- Task goal
Render every one of the entries below as a JSON list of strings, one string per line, with blank lines omitted. Exclude the pictures from the output.

[Some entries]
- - -

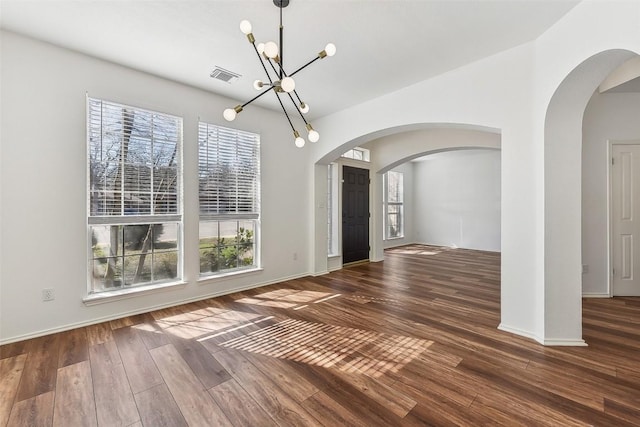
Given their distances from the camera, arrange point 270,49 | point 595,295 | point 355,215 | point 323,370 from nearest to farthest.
Answer: point 270,49
point 323,370
point 595,295
point 355,215

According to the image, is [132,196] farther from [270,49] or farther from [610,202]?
[610,202]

- - -

- Answer to this task
[
  "Given their distances from the camera, arrange point 270,49 | point 595,295 | point 355,215 | point 323,370 from nearest to farthest.",
  "Answer: point 270,49",
  "point 323,370",
  "point 595,295",
  "point 355,215",
  "According to the image, is [132,196] farther from [270,49] or farther from [610,202]?",
  "[610,202]"
]